Referring now to FIG. 19, the sheath 1302 of the device 1300 (FIG. 13) has been driven at least part of the way through a thrombus 1902 in the vessel 1900. The distal-to proximal undulating “cage” design of this tool tip 1320 makes it possible to deploy from inside the thrombus 1902. This entails the cage shape being radially compressed along its undulations in its retracted state and thereafter expanding radially when freed from the end of the sheath. The expansion occurs within the thrombus body, thereby anchoring the tool tip 1320 within its center as shown. Alternatively, this cage-shaped tool tip 1320 can be deployed distally of the distal thrombus face 1904 in a manner described above. After either type of deployment, the device 1300 is withdrawn proximally (arrow 1910), thereby pulling the anchored thrombus 1902 along with it.

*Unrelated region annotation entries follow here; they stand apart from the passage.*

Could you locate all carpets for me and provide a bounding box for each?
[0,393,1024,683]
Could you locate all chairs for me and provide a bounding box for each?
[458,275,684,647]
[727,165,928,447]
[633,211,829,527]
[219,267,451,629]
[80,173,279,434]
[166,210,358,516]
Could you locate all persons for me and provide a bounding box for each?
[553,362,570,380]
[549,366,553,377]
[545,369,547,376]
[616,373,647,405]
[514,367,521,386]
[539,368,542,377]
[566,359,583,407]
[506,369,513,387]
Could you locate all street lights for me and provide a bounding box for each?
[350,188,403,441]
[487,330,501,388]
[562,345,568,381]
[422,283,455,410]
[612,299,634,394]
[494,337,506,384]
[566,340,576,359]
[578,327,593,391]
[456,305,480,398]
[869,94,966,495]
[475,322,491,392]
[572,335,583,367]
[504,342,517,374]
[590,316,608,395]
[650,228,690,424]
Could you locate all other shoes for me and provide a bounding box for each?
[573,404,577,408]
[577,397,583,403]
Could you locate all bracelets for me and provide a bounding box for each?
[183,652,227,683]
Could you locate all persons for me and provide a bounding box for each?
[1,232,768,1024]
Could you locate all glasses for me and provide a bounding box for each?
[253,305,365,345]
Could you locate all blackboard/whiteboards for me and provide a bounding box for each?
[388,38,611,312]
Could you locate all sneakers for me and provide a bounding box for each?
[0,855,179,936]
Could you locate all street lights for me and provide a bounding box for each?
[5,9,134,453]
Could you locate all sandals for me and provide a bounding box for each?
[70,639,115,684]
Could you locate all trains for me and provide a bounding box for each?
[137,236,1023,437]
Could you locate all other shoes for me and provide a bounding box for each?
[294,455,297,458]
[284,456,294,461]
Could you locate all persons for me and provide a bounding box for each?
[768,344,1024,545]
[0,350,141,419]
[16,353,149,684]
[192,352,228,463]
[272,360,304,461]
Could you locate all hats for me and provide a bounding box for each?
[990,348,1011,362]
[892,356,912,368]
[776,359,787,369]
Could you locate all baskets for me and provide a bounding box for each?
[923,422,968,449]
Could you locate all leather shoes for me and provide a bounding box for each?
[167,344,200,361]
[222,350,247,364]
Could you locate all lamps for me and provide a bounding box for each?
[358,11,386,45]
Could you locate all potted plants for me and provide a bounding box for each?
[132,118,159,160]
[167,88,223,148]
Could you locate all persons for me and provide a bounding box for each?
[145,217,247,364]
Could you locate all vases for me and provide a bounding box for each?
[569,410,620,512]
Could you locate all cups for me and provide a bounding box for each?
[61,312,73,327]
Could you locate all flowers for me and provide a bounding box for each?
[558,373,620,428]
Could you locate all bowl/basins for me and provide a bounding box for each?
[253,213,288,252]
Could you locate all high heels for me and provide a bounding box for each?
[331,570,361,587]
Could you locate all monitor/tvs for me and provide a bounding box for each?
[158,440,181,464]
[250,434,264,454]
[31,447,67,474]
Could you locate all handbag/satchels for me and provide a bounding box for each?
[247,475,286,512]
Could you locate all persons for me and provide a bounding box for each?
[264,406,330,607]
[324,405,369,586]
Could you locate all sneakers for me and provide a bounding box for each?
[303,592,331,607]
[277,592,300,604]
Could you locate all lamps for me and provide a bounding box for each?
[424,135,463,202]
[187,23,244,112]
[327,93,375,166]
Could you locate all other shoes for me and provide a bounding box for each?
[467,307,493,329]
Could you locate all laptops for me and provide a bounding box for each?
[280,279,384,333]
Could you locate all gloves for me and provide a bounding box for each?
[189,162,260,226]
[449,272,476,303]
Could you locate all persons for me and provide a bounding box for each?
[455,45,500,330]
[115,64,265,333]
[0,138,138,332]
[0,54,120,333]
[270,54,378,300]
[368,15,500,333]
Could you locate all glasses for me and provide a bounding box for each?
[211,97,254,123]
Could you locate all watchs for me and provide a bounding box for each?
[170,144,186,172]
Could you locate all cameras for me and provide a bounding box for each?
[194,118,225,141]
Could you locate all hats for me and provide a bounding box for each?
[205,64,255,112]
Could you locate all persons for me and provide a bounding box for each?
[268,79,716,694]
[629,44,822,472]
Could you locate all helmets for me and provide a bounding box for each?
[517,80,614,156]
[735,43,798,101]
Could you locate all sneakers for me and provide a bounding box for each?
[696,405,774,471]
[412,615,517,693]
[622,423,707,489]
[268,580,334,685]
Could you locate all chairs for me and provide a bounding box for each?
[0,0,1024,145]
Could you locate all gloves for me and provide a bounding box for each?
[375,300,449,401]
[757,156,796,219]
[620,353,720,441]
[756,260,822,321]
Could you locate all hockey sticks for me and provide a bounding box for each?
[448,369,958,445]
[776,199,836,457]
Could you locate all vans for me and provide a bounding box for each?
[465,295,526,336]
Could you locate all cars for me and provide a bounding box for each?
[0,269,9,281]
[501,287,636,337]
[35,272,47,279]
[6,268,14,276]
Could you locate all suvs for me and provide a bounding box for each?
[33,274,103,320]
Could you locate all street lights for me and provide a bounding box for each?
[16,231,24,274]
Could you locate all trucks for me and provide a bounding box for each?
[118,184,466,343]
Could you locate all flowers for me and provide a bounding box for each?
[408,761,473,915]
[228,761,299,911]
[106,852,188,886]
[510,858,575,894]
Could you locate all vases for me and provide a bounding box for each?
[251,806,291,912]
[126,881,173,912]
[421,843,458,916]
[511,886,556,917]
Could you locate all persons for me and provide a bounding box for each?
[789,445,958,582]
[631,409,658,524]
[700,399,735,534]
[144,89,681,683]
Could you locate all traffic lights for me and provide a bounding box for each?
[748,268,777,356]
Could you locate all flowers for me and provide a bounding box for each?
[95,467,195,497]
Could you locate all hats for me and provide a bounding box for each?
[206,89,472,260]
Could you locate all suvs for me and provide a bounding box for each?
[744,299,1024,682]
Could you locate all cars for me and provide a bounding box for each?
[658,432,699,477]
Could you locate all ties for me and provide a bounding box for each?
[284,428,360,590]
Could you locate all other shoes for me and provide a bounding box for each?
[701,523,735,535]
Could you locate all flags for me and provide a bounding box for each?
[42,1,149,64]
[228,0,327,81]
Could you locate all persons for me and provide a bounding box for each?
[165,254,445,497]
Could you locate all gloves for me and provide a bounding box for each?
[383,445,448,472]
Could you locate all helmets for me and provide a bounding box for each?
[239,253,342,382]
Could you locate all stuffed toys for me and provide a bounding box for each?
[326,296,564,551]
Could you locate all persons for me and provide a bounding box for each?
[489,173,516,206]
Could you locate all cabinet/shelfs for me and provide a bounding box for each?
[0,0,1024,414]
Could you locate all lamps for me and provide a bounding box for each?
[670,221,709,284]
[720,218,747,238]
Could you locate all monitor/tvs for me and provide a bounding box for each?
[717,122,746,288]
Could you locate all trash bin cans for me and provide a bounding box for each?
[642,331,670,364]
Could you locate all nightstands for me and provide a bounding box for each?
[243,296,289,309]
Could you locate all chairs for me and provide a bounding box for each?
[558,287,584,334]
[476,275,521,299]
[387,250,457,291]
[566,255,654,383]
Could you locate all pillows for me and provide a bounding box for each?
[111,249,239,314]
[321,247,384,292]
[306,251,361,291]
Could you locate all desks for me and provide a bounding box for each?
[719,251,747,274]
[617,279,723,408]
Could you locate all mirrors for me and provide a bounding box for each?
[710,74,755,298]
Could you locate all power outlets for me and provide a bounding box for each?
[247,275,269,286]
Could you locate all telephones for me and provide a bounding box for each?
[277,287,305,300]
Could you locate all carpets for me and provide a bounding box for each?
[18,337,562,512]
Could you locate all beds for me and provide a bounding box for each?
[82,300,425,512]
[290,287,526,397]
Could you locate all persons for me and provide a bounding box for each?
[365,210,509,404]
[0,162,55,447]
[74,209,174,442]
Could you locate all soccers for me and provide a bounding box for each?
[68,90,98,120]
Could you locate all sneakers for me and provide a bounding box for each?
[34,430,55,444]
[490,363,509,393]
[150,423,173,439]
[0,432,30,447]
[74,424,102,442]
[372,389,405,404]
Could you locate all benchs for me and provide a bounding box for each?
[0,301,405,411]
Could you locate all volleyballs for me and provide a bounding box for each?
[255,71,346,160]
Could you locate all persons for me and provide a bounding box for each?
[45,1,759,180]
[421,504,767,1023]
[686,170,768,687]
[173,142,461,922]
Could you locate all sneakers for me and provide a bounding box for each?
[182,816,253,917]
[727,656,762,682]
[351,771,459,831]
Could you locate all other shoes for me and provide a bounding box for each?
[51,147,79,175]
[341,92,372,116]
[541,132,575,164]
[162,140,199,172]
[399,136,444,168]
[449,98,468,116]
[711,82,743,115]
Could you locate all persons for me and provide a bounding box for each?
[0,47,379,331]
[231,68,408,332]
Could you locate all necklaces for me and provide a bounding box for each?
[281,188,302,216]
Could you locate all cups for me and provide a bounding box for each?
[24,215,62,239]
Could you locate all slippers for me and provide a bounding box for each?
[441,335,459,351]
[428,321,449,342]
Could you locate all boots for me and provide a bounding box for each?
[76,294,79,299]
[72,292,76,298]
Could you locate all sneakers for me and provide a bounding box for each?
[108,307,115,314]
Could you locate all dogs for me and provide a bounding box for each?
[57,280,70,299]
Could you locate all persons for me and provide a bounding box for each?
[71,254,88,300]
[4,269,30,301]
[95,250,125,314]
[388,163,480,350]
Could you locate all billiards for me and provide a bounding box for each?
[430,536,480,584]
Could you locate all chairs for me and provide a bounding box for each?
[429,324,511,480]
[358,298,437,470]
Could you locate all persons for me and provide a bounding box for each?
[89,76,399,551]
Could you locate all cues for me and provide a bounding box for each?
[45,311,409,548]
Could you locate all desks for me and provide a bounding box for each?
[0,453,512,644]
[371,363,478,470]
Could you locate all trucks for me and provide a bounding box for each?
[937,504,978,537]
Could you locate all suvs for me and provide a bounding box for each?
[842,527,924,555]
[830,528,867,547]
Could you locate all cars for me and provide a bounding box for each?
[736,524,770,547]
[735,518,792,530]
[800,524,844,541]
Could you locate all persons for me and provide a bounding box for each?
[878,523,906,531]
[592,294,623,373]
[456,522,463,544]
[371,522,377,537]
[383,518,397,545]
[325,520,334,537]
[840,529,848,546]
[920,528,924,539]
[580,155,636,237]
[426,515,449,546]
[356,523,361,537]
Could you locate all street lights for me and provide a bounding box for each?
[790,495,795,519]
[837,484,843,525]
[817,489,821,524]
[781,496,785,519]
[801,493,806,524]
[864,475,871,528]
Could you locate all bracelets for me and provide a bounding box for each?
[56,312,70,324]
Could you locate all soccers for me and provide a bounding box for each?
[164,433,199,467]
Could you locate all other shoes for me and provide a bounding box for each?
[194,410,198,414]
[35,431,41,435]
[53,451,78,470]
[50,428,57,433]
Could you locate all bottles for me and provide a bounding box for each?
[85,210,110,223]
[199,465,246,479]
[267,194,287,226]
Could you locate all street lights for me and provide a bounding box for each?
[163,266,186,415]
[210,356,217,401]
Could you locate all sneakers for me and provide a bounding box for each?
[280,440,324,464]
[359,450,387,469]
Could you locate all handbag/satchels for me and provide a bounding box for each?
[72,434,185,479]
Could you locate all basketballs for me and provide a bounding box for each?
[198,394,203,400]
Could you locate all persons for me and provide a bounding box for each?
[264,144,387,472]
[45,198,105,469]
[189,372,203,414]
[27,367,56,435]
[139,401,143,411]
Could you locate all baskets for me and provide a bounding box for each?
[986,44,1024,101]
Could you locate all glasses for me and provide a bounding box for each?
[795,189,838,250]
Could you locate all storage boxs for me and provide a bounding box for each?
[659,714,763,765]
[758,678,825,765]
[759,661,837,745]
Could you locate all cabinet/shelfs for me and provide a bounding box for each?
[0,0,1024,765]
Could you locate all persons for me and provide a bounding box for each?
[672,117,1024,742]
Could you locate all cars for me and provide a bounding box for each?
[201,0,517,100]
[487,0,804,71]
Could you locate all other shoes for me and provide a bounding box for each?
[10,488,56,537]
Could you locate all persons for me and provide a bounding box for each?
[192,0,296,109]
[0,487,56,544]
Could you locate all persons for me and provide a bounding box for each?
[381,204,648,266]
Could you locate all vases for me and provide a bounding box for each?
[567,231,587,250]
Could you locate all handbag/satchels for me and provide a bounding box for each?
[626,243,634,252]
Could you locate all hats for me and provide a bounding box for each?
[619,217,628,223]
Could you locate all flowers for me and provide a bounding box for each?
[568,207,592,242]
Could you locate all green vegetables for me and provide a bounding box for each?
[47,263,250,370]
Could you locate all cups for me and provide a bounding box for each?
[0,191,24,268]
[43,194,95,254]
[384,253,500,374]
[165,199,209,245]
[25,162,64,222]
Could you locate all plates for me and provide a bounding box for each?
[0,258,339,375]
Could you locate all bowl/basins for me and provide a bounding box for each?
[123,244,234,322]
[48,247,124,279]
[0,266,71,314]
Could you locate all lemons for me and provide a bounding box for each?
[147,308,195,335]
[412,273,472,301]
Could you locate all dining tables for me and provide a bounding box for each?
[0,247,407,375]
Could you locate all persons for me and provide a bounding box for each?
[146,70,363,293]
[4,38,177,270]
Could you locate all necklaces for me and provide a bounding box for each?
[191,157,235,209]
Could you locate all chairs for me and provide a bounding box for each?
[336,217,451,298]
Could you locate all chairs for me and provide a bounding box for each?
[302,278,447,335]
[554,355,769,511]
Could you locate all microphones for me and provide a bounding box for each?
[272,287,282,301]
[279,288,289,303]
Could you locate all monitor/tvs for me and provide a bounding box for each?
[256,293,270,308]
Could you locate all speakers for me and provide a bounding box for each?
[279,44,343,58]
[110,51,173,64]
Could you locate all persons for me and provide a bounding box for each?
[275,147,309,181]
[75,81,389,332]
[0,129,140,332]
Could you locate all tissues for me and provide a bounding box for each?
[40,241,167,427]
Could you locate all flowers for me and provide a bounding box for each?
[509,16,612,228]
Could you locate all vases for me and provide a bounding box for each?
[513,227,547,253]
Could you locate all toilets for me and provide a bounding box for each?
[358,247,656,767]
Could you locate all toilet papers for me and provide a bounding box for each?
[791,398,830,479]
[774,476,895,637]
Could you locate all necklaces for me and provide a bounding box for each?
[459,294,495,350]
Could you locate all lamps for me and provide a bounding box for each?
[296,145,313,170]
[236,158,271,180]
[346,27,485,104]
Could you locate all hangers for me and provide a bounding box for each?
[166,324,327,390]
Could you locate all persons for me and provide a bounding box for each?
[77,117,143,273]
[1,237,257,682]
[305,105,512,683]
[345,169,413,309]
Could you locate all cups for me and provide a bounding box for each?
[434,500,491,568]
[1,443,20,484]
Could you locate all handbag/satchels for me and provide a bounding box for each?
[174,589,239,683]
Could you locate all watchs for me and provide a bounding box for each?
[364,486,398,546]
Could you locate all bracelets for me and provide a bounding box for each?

D. Controllably Expansive Small Diameter Device for Thrombus Removal

In addition to the expanding capture segments described above, one or more embodiments of the present invention provide for controllably expansive capture segments that reside beyond the outer sheath. In a collapsed state, the OD of the capture segments thus need not fit within the ID of the outer sheath, but may illustratively be sized similar to the OD of outer sheath itself (e.g., no greater than an ID of a catheter in which the outer sheath/device is meant to traverse). In a capture (expanded) state, the capture segments extend to approximately the vessel diameter so that they may be used to capture a thrombus or other material within the vessel and thus move the thrombus/material, e.g., removing it from the vessel or otherwise repositioning the thrombus/material to another location.

For example, FIGS. 20A and 20B show one embodiment of a capture segment for a thrombus retrieval device that is controllably expansive. In this embodiment, the capture segment/device 2000 is made from one or more small wires 2009, which may be pre-bent and/or heat set into a desired three-dimensional shape. The wires may be made from nitinol, stainless steel, or cobalt-chromium alloy and may be covered with a radiopaque coating or coil for visibility under fluoroscopy, as mentioned above. The proximal ends of the respective wires 2009 are attached (e.g., welded/soldered/glued/etc.) to the outer sheath 2001 at the distal-most end 2004 thereof. The distal ends 2005 of the respective wires 2009 are attached to the actuating or core wire 2002 at a distal cap 2010. The distal cap 2010 may be rounded to form an atraumatic leading edge to facilitate movement through the blood vessels without causing damage.

For controlling expandability operation of this embodiment, when the actuating/core wire 2002 is advanced forward, as shown in FIG. 20B, the capturing wires 2009 collapse downward against the core wire (a “collapsed state”) so that the device can be introduced into the body/vessel (e.g., with an outer diameter substantially close to that of the outer sheath 2001) and directed to the thrombus location. When the core wire 2002 is withdrawn (as in FIG. 20A), the capturing wires 2009, attached or otherwise restricted from entering the outer sheath 2001, expand outwardly (an “expanded state”) to the desired shape allowing for capture of a thrombus (as described further below). Various techniques may be used to lock or otherwise secure the capture segment in either the expanded or collapsed state, for instance, to allow an operator of the device to securely position the capture segment in one or the other state without having to manually apply consistent force (tension) to the actuating/core wire.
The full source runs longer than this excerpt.